Porque estos países crecen pero incrementando las desigualdades, concentrando más la riqueza; es decir, hay crecimiento pero no desarrollo y mantienen (realmente profundizan) las formas clásicas de la dependencia como se registra ahora en la atmósfera incierta de una crisis mundial profunda que ya descarga los costos de la misma, sobre todo en los países de la periferia del sistema mundo.
Si la clase dominante local se muestra incapaz de ofrecer a sus pueblos otra alternativa que el “extractivismo” y las formas modernas del librecambio (siguen predicando que es el mejor camino hacia el progreso) habrá que buscar el sujeto social de la necesaria transformación en otros ámbitos.
Las inmensas movilizaciones populares del momento presente en todo el continente (con sus enormes potenciales pero también con sus evidentes debilidades) indicarían que en los sectores asalariados del campo y la ciudad (el “proletariado moderno”) se encuentra dicho sujeto del cambio indispensable para acceder a la modernidad en todos sus sentidos.
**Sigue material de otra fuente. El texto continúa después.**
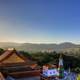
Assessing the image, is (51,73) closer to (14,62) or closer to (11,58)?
(14,62)

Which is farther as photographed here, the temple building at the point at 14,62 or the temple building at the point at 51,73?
the temple building at the point at 14,62

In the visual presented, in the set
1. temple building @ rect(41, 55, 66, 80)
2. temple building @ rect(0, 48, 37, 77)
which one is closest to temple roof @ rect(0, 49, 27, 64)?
temple building @ rect(0, 48, 37, 77)

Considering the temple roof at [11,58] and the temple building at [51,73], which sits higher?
the temple roof at [11,58]

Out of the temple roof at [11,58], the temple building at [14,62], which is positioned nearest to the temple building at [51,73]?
the temple building at [14,62]

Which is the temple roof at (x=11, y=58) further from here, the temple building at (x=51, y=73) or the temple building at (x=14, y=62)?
the temple building at (x=51, y=73)

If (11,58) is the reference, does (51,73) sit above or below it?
below

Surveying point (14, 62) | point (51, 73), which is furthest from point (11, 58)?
point (51, 73)

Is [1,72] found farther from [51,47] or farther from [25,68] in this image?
[51,47]

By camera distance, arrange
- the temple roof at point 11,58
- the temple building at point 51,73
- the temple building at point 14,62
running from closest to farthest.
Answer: the temple building at point 51,73 → the temple building at point 14,62 → the temple roof at point 11,58

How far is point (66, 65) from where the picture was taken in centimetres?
2311

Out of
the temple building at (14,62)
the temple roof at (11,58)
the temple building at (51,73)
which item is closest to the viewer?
the temple building at (51,73)

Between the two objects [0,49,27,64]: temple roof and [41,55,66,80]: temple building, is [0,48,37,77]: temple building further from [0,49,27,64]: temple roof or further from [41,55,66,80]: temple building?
[41,55,66,80]: temple building

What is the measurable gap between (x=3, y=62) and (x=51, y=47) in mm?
21592

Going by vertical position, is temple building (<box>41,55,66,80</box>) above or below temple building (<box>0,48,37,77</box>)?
below
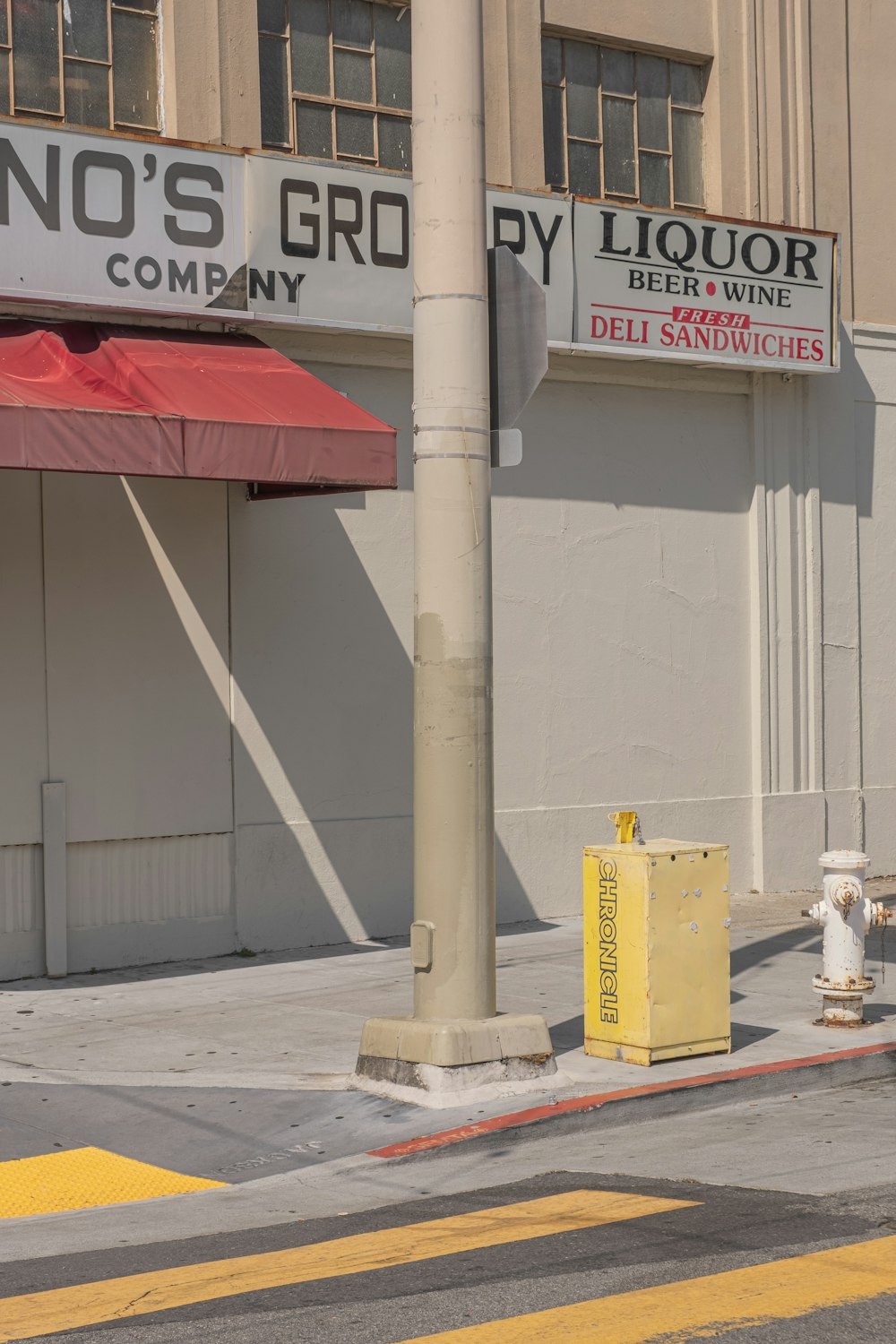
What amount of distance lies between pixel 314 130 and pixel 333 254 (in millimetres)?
1278

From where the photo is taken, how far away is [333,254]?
500 inches

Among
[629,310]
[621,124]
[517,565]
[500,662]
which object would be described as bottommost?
[500,662]

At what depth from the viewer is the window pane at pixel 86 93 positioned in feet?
40.4

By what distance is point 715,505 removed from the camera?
15.5 metres

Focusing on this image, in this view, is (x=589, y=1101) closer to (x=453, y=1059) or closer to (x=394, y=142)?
(x=453, y=1059)

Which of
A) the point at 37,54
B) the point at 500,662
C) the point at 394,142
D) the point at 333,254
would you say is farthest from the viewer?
the point at 500,662

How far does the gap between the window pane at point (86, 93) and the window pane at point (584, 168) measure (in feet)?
13.7

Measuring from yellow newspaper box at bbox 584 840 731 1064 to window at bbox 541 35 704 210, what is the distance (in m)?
7.57

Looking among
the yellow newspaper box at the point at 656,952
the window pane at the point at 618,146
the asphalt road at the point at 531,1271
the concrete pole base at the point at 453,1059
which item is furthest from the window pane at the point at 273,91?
the asphalt road at the point at 531,1271

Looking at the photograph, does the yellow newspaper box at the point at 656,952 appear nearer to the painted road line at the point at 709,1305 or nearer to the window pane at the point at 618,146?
the painted road line at the point at 709,1305

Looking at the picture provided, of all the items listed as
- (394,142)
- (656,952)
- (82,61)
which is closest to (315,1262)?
(656,952)

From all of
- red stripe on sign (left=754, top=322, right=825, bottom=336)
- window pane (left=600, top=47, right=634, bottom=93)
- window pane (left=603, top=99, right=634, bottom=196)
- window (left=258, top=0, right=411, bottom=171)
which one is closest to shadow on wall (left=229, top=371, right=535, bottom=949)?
window (left=258, top=0, right=411, bottom=171)

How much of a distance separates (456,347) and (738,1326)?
4789mm

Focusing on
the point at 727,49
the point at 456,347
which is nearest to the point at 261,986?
the point at 456,347
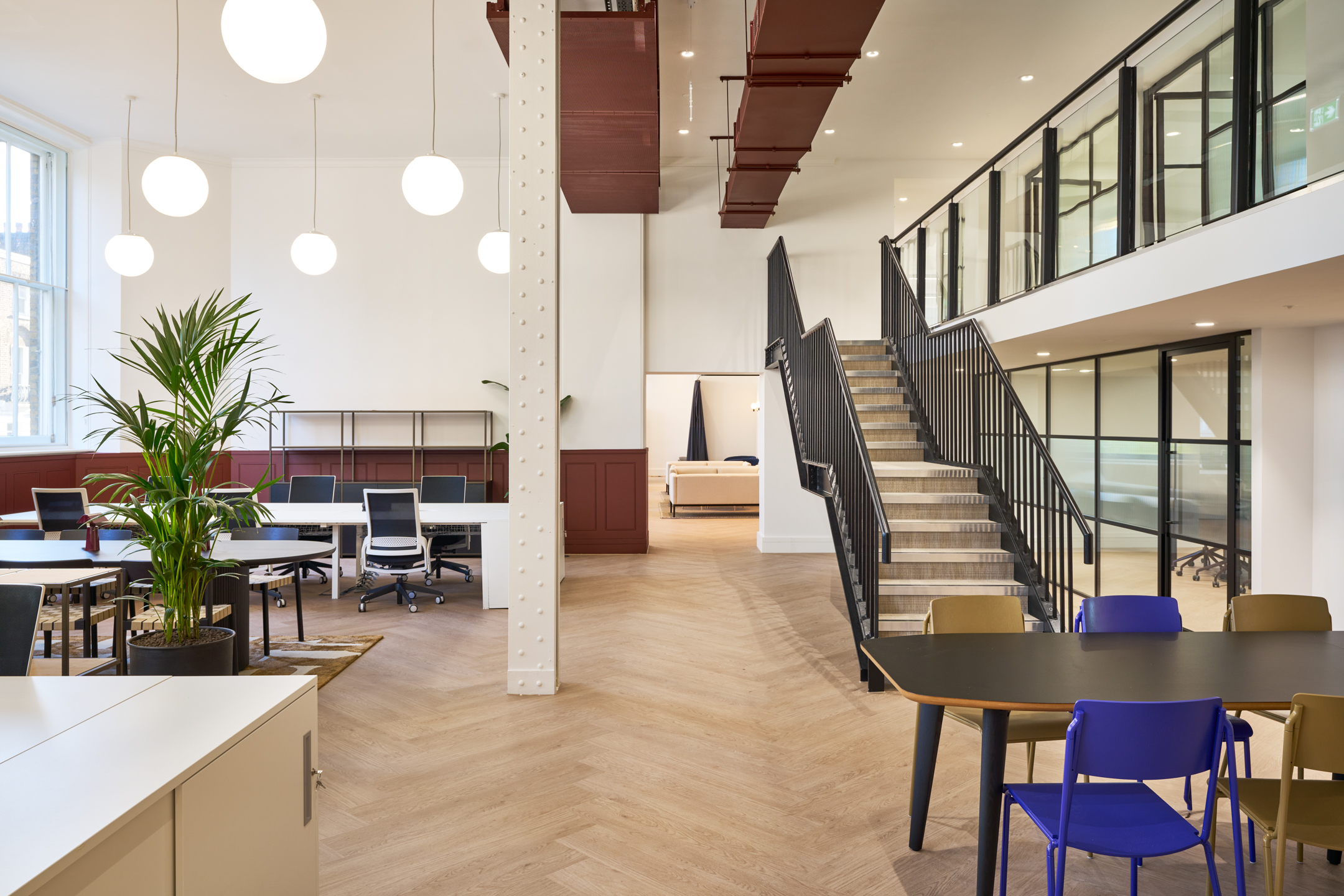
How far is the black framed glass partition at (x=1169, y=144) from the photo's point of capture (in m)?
3.24

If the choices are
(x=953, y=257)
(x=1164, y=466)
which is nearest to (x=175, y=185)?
(x=953, y=257)

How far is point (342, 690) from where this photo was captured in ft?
13.7

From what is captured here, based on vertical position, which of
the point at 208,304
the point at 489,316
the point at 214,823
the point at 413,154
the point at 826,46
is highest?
the point at 413,154

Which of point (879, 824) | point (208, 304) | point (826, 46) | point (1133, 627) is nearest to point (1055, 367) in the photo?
point (826, 46)

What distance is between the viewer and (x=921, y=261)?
7.46 m

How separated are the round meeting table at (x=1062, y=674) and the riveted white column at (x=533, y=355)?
209cm

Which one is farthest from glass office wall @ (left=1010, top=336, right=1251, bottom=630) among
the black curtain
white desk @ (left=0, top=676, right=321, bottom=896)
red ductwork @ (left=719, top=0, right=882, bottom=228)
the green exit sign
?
the black curtain

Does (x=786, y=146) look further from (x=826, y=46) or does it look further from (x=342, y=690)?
(x=342, y=690)

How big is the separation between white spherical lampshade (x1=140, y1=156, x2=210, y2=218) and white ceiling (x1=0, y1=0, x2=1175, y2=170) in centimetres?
168

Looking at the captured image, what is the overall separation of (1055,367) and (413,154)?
752cm

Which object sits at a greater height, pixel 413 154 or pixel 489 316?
pixel 413 154

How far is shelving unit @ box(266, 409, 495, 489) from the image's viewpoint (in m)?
8.91

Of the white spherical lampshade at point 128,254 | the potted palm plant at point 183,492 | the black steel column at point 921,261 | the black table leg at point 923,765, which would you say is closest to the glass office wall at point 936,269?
the black steel column at point 921,261

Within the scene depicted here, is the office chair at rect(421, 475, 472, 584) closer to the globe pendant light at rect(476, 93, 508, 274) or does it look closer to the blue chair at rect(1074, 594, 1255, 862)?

Como no hay ejemplos inspiradores, queda tan solo la enorme creatividad de sus gentes (y sobre todo de sus intelectuales) para diseñar el programa que asegure (entre las más urgentes) medidas como la soberanía alimentaria, el impulso de la industria de bienes de producción, la reforma agraria integral, una recuperación del rol del Estado en la economía para garantizar el control público de importantes áreas de la producción y la distribución, y una revisión profunda de las relaciones con el mercado mundial (que incluya la necesaria integración regional).
Si la clase dominante tradicional ha sido incapaz de instalar estas sociedades en la modernidad y, por el contrario, consigue enormes beneficios con la forma actual del orden social y con los vínculos existentes con el mercado mundial, otros deben ser los agentes que lleven a cabo la revolución necesaria.
Seguramente esto ocurrirá con grandes sacrificios y afectará a la clase dominante tradicional y a sus sectores afines. Ello sin olvidar que generar nuevas relaciones con el mercado mundial va producirse con problemas. Sin embargo, el modelo actual ya supone pobreza, atraso y limitaciones muy importantes en el ejercicio de la soberanía nacional, de forma que cualquier sacrificio que sea necesario vale la pena.
Ya no es hora de confiar en los sectores modernizantes de la clase que ha dominado siempre (la llamada “burguesía nacional”); a vanguardia del cambio social se encuentra en el movimiento social contestatario.